Miraç meselesi sadece İslamiyet’e ve peygamberimize mahsus bir durum değildir. Her peygamberden mucize göstermesi beklenmiş, onlardan gökyüzüne uruç ederek kendilerinin hak peygamber olduğunu ispat etmesi istenmiştir.
Miraç olayı, Tevrat’ta yedi sefer olarak gösterilmiş, ilk yükselişin İlya’ya ait olduğu iddia edilmiştir. Yakup Peygamber’in rüyası geniş şekilde miraç olayı olarak anlatılmıştır.
İncil’de de miraç bahsi geçmektedir. Hristiyanlar Hz. İsa’nın öldürüldükten sonra dirildiğine ve gökyüzüne uruç ettiğine inanmaktadırlar. Yine onlar, Hz. Meryem’in de gökyüzüne çıktığı inancını taşımaktadırlar.

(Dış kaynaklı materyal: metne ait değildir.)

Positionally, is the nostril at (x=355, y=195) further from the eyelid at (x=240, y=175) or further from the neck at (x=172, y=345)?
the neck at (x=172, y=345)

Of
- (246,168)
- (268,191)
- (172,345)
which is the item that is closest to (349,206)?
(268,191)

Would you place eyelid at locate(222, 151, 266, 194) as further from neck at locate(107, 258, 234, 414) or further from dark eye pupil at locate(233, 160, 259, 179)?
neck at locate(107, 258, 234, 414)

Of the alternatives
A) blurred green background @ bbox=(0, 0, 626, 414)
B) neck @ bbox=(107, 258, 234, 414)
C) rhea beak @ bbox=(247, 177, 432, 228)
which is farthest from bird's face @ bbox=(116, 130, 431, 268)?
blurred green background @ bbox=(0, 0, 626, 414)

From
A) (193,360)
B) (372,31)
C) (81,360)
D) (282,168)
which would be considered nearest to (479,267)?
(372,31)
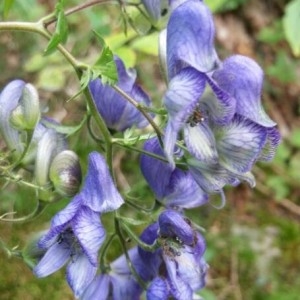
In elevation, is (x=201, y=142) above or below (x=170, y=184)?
above

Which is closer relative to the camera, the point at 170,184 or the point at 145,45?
the point at 170,184

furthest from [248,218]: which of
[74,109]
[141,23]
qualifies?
[141,23]

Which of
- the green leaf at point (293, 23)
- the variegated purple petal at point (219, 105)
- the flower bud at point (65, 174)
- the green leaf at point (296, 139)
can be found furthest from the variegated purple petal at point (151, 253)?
the green leaf at point (296, 139)

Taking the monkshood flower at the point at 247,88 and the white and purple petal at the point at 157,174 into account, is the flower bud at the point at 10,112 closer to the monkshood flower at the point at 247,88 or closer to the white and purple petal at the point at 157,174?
the white and purple petal at the point at 157,174

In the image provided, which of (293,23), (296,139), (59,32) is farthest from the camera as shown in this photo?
(296,139)

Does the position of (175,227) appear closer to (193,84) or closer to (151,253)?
(151,253)

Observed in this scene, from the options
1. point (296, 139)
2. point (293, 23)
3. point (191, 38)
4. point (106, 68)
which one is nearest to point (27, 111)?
point (106, 68)
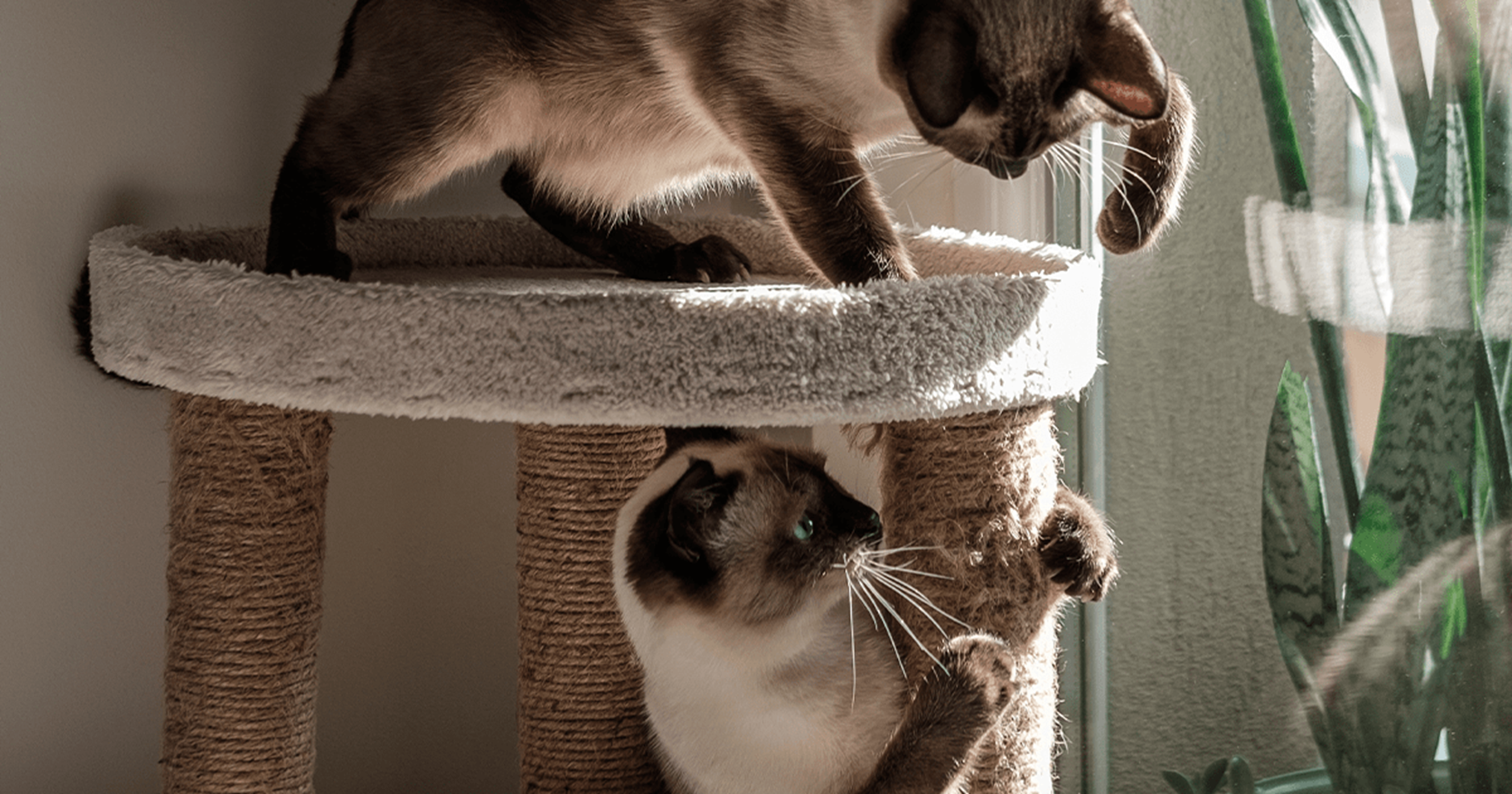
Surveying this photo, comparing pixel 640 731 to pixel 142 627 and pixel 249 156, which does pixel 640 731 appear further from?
pixel 249 156

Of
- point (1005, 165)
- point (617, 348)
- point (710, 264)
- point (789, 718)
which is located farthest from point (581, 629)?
point (1005, 165)

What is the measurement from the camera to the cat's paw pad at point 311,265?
120cm

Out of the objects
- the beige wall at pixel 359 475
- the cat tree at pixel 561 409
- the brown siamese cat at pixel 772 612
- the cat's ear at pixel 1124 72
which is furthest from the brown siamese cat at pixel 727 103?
the beige wall at pixel 359 475

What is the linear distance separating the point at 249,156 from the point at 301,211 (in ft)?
1.43

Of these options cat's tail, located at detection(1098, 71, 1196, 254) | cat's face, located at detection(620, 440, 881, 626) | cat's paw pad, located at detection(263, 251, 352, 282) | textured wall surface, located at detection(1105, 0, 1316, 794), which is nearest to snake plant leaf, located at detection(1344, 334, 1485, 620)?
textured wall surface, located at detection(1105, 0, 1316, 794)

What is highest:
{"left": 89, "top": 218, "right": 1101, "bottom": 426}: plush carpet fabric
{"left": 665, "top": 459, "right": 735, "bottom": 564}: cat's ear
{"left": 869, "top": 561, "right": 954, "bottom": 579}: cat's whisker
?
{"left": 89, "top": 218, "right": 1101, "bottom": 426}: plush carpet fabric

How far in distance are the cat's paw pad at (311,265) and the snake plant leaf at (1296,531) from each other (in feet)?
3.41

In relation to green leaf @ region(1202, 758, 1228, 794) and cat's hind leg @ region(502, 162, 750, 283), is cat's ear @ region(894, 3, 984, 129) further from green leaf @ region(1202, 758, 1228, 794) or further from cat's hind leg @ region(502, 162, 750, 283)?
green leaf @ region(1202, 758, 1228, 794)

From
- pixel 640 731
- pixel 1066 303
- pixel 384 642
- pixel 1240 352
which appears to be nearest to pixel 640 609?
pixel 640 731

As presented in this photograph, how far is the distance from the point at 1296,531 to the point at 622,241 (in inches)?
33.1

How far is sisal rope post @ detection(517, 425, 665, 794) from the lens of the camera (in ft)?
4.52

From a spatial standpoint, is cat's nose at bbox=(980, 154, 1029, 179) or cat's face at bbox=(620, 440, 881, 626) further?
cat's face at bbox=(620, 440, 881, 626)

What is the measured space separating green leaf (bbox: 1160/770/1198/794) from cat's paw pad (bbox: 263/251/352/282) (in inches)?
46.0

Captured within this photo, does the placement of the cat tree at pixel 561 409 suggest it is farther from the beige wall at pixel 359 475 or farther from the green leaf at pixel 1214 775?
the green leaf at pixel 1214 775
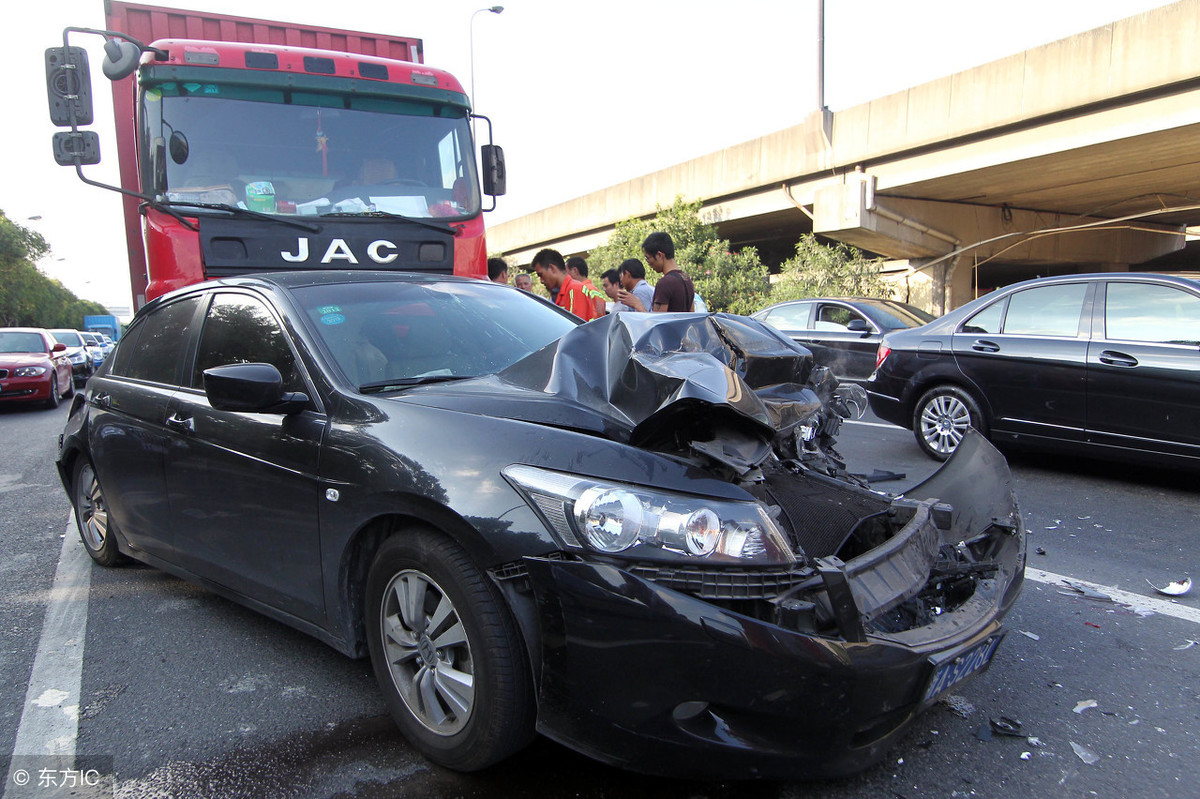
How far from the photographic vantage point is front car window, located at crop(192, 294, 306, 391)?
3.08 metres

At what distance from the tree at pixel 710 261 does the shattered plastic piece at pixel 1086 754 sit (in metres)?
18.2

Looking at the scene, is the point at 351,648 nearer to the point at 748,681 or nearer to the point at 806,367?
the point at 748,681

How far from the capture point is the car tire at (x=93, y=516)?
4.31 metres

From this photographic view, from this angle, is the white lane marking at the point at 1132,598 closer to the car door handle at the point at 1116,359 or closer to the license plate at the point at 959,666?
the license plate at the point at 959,666

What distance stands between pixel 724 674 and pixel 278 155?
6.08m

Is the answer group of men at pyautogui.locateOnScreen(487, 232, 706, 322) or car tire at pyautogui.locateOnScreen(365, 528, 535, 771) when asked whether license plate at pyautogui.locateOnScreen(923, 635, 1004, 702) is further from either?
group of men at pyautogui.locateOnScreen(487, 232, 706, 322)

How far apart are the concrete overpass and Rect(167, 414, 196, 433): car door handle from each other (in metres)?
14.6

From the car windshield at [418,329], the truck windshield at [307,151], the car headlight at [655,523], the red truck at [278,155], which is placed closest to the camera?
the car headlight at [655,523]

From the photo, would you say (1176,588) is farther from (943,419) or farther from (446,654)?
(446,654)

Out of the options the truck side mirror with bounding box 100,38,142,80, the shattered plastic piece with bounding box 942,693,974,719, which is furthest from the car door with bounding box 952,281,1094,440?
the truck side mirror with bounding box 100,38,142,80

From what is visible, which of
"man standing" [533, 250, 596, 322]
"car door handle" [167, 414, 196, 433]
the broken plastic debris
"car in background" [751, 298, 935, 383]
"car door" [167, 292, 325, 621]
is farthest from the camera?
"car in background" [751, 298, 935, 383]

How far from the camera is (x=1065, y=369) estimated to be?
5938 millimetres

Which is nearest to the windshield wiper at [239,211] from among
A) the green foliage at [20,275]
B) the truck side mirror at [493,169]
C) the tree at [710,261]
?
the truck side mirror at [493,169]

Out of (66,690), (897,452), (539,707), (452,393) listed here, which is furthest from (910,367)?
(66,690)
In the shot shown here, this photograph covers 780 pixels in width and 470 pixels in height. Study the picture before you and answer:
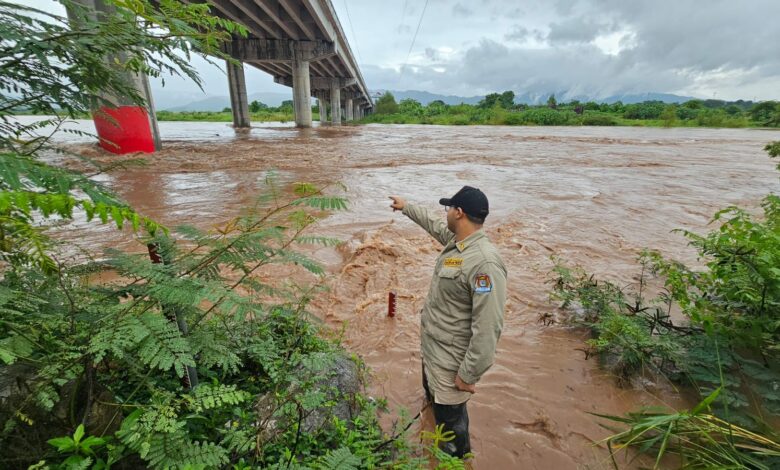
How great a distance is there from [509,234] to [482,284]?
15.8ft

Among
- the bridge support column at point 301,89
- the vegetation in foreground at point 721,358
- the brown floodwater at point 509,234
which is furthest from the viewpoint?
the bridge support column at point 301,89

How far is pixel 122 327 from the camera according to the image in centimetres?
136

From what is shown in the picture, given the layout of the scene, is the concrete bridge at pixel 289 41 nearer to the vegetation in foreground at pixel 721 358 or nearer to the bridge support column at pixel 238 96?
the bridge support column at pixel 238 96

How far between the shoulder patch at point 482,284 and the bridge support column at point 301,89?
29.3 m

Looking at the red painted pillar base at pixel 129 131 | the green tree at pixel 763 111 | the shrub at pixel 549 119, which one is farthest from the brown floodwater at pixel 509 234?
the green tree at pixel 763 111

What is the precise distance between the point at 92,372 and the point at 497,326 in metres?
2.08

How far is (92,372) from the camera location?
4.97ft

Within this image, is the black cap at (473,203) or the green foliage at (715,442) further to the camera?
the black cap at (473,203)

Yine İranlılar, İranî Zerdüşt dini ulularından Ardaviraf’ın iki büyük melekle birlikte gökyüzüne çıktığını, orada “cennet”. “cehennem” ve “araf”ı gezdiğini, iyilik ve kötülüklerin öbür dünyadaki karşılıklarını müşahede ettiğini ve en sonunda Ahura Mazda (Zerdüştlerin Tanrısı) ile görüştüğünü ve dönüşünde gördüklerini bir kâtibe yazdırdığını dile getirmekte ve ona inanmakta bu esere “Ardavirafnâme” demektedirler. Bu kitap piyasada satılmaktadır.
Dante İlahi Komedya eserini de bu mantık üzerine şekillendirmiştir.
Yine mitolojilerde kahramanların gökyüzüne çıkma figürü fazlaca kullanılmıştır. Yunan mitolojisinde Herkül’ün Zeus tarafından göğe çıkarıldığı anlatılmakta, Babil mitolojisinde de benzer olaylar dile getirilmektedir.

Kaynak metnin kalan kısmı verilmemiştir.